The command should be:
./splunk edit cluster-config -mode searchhead -site site0 -masteruri https://:8089 -secret pass123
no, you don't Need this. please take a look @ here http://docs.splunk.com/Documentation/Splunk/7.0.2/Indexer/ConfiguresearchheadwithCLI
Edit the search head settings
You can also use the CLI to edit the configuration later.
Important: When you first enable a search head, you use the splunk edit cluster-config command. To change the search head configuration, you must instead use the splunk edit cluster-master command.

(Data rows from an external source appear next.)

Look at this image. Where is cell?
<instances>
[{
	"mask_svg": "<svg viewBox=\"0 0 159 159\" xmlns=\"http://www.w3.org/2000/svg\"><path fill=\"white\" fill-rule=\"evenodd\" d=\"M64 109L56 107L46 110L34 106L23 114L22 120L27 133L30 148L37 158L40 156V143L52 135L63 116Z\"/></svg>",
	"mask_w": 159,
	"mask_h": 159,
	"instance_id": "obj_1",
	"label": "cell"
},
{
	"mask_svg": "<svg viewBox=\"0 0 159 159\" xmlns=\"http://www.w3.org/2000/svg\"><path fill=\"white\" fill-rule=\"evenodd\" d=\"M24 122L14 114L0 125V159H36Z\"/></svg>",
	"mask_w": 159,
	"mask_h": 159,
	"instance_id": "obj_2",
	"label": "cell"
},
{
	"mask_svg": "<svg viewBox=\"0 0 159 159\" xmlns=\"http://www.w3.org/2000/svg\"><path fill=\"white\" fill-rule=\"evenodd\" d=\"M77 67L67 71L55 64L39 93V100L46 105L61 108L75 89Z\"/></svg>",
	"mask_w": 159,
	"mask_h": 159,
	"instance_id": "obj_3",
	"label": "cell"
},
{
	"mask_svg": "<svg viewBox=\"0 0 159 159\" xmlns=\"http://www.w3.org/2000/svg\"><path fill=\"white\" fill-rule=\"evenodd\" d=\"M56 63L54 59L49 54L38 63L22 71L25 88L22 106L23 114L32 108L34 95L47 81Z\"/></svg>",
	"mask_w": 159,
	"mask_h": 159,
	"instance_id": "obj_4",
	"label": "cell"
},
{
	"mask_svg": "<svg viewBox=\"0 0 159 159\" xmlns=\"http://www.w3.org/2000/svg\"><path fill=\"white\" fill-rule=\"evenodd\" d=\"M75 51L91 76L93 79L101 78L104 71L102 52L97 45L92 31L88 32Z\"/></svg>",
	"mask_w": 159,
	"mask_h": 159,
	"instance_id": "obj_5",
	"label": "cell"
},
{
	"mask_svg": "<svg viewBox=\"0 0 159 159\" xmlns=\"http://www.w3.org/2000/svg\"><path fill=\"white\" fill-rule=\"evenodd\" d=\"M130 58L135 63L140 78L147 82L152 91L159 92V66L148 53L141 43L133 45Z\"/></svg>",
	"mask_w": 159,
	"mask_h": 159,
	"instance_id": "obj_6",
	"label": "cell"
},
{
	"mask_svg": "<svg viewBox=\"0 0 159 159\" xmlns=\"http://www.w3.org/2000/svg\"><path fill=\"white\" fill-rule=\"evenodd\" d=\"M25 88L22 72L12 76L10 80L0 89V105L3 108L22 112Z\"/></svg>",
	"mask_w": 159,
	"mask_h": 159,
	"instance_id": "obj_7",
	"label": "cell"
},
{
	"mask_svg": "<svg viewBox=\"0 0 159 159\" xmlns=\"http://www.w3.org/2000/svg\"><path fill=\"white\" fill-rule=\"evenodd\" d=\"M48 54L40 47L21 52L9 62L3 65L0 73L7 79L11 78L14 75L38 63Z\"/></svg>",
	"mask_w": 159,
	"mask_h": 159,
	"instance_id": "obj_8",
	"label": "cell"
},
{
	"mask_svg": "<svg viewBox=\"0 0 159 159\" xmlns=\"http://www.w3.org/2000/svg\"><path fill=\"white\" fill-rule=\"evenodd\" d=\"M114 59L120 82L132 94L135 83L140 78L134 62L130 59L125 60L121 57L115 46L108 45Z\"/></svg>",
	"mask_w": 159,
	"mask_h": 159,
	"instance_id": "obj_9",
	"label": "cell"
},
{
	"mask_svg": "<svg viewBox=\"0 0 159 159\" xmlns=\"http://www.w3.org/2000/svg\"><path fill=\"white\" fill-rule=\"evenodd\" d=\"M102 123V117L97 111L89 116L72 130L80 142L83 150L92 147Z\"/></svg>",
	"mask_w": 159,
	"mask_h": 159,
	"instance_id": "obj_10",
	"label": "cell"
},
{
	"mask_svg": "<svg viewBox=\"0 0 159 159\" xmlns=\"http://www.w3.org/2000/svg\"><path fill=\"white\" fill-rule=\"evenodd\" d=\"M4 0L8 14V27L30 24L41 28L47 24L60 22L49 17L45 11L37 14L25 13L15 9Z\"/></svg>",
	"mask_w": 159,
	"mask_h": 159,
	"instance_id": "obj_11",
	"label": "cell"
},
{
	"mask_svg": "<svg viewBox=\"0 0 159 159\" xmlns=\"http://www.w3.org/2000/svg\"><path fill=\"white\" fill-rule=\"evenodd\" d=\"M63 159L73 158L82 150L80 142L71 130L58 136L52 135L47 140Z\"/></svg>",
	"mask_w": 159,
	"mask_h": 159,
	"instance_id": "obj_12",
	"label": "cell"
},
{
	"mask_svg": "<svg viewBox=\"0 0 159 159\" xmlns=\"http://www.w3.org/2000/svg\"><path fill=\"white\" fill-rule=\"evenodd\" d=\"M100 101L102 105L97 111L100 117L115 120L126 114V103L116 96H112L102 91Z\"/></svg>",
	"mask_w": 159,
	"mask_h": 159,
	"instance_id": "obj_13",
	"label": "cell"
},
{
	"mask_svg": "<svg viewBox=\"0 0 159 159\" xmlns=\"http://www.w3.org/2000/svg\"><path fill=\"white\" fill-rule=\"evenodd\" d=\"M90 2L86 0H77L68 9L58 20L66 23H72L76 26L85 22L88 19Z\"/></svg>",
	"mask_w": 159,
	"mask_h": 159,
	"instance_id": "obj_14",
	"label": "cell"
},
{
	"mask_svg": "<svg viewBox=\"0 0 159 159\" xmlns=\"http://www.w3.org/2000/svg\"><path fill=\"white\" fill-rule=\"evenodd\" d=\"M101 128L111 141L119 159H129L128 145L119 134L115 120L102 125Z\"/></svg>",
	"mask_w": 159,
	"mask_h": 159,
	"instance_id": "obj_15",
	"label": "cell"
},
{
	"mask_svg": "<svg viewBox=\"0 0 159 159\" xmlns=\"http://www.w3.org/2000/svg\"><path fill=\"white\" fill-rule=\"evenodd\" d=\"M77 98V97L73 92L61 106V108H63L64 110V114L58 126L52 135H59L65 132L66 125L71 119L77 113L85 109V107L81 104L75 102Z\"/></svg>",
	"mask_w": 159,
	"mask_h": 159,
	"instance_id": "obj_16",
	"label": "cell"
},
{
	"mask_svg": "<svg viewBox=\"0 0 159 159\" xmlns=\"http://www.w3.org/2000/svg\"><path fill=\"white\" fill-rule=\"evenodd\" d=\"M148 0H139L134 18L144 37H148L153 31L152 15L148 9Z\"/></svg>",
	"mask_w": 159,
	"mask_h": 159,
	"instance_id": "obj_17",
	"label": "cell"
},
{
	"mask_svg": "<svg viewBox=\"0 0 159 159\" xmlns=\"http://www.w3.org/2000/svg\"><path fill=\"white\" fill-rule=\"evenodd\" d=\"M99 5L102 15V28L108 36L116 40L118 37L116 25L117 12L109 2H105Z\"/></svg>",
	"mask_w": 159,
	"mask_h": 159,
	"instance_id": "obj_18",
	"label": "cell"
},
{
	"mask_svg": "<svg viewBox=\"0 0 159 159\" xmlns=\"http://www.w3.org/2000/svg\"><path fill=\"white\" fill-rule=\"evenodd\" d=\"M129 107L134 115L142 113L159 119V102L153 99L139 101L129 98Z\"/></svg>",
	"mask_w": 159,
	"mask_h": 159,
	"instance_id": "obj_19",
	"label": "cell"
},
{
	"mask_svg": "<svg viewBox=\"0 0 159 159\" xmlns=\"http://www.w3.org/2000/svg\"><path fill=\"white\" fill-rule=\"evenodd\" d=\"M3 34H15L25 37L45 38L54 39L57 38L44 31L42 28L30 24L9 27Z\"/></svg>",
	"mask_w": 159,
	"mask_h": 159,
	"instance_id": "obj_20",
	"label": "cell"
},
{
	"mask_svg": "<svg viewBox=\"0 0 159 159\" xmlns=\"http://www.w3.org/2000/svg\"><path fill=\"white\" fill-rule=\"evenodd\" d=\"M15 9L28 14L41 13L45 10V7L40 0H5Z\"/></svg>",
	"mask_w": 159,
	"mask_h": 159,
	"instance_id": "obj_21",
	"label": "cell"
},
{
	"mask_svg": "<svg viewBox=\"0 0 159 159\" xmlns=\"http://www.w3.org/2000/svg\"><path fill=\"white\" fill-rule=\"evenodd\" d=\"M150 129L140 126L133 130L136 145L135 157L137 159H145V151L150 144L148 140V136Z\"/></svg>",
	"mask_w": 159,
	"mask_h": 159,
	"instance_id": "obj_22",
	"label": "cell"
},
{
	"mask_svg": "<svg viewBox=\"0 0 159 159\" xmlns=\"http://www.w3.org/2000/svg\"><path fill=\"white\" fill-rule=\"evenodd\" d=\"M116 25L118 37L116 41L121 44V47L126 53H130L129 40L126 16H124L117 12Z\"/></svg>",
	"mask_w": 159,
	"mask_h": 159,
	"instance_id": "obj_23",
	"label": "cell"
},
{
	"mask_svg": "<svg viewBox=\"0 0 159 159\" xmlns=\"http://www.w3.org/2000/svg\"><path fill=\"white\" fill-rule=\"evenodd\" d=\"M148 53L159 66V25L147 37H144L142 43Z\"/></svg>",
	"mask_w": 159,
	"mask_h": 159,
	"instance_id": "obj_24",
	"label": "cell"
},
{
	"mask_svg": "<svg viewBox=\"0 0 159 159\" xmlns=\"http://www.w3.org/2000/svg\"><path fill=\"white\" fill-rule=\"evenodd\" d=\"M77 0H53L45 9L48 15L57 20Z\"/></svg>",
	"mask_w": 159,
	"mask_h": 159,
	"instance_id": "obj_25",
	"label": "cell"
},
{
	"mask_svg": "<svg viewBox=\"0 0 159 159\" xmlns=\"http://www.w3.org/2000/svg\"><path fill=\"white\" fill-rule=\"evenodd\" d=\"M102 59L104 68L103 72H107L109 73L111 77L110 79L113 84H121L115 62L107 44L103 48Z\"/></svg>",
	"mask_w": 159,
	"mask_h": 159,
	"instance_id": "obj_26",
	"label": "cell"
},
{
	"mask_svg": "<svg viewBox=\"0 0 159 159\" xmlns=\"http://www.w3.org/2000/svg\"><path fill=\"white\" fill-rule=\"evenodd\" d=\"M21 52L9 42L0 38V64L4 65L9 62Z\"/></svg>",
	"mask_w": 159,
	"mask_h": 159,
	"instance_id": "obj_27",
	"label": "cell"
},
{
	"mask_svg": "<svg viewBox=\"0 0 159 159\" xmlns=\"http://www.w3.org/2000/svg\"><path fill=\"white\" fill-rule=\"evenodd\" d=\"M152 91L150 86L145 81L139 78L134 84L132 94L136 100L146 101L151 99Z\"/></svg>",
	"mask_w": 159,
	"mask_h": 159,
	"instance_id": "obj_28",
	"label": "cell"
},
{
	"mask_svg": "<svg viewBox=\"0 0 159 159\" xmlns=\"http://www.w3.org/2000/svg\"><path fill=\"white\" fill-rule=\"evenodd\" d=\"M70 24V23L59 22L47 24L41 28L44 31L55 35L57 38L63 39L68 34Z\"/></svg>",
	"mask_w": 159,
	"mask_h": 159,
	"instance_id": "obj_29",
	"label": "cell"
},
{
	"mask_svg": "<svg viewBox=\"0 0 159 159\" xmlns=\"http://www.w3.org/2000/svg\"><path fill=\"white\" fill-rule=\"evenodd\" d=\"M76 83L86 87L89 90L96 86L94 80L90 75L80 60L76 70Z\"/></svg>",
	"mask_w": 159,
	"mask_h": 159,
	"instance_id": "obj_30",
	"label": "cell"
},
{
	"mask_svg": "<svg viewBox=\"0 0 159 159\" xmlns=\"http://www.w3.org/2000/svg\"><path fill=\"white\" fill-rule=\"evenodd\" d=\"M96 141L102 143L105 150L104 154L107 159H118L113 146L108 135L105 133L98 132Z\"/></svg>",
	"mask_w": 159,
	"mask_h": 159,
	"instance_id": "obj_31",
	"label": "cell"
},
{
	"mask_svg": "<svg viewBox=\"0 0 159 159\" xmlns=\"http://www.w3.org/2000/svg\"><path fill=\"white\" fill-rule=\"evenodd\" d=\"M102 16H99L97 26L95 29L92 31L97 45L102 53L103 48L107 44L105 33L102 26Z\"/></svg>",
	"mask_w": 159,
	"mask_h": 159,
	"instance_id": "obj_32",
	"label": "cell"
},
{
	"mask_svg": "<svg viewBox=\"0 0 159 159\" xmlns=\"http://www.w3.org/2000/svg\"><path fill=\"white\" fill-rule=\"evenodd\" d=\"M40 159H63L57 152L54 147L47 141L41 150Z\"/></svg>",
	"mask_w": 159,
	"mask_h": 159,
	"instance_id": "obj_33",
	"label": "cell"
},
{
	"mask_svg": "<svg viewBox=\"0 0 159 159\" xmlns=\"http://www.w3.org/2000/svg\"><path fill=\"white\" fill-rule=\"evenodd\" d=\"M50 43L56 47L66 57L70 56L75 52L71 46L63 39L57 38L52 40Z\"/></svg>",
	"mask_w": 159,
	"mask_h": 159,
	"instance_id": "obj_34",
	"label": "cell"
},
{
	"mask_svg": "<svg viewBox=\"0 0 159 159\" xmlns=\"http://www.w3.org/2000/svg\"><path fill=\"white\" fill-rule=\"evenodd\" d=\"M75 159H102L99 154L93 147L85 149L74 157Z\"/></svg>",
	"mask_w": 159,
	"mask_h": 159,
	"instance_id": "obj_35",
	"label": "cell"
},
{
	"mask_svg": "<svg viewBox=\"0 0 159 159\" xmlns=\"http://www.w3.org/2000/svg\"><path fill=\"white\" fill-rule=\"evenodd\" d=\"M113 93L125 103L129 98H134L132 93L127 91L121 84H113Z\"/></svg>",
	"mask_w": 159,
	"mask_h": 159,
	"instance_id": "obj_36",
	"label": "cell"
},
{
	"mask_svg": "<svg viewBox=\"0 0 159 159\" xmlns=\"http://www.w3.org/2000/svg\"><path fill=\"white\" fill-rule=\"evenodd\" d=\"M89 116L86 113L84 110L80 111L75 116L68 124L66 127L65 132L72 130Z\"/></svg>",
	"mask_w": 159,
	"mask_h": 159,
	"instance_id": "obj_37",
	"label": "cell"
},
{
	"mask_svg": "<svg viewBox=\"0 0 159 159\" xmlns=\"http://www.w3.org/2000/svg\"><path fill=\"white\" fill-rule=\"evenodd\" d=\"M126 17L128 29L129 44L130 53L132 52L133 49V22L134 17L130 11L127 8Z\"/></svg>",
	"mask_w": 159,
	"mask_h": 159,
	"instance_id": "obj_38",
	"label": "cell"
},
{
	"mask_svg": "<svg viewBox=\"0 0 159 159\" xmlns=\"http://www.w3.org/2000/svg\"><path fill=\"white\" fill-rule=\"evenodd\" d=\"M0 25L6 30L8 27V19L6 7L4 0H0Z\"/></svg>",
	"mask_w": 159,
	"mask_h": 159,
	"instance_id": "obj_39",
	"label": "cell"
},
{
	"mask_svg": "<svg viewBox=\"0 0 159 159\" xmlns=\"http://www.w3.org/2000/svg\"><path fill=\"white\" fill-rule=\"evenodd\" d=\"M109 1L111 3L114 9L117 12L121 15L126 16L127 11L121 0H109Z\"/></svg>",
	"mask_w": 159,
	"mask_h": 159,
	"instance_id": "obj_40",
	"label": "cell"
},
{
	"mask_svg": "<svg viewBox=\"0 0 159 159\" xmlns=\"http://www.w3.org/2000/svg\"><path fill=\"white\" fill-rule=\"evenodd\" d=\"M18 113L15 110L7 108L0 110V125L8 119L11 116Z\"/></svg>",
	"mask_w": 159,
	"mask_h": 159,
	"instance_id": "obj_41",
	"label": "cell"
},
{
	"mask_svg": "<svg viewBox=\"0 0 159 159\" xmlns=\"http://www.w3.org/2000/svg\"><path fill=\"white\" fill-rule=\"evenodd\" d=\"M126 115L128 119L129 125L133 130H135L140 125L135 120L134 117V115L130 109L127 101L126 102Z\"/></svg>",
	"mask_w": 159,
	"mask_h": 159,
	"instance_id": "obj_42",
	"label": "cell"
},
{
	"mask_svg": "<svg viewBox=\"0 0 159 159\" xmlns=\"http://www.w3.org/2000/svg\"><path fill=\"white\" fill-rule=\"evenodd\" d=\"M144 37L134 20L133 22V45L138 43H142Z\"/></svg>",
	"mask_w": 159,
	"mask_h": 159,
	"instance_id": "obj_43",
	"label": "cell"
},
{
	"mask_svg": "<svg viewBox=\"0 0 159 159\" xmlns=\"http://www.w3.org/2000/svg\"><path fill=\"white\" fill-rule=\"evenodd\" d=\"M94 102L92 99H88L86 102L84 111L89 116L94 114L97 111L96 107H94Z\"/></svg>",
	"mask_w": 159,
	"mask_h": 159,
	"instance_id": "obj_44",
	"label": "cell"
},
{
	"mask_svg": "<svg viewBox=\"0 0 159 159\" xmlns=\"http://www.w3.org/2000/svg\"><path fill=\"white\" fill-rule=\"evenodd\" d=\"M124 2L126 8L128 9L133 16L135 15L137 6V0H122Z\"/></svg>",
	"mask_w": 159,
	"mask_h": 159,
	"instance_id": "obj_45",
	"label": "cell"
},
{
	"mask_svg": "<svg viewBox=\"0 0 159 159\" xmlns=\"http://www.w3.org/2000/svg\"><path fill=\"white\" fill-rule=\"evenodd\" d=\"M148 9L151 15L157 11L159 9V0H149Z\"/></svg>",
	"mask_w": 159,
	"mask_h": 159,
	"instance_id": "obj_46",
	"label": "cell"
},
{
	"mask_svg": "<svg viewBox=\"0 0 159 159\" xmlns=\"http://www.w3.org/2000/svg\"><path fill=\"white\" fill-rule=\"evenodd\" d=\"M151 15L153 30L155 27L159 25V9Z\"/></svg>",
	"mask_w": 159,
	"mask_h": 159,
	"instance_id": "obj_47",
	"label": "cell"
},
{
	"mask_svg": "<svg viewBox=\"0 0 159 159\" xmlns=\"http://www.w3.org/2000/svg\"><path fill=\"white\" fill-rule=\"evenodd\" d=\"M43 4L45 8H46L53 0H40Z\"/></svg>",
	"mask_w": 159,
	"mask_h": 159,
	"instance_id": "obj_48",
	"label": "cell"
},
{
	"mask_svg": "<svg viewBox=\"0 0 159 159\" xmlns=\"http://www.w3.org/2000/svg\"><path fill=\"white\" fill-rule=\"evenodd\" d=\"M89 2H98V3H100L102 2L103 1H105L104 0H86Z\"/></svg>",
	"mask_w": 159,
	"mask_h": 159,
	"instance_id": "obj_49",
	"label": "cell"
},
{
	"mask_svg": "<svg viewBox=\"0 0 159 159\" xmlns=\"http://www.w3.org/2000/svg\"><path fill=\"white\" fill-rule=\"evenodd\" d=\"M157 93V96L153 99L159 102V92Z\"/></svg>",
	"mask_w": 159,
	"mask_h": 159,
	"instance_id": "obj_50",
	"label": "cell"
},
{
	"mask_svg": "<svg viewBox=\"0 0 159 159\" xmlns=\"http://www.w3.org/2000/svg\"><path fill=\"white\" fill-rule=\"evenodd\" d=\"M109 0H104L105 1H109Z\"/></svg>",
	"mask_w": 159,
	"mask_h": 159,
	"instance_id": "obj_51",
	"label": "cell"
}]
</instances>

For example, to change the security key (secret), use this command:
splunk edit cluster-master https://10.160.31.200:8089 -secret newsecret123
Important: The splunk edit cluster-master command always takes the current master URI:port value as its initial parameter. For example, this command connects the search head to a different master by setting a new value for the -master_uri parameter, but it provides the value for the old master as its initial parameter:
Refer to the CLI clustering help, along with the server.conf specification file, for the list of configurable settings.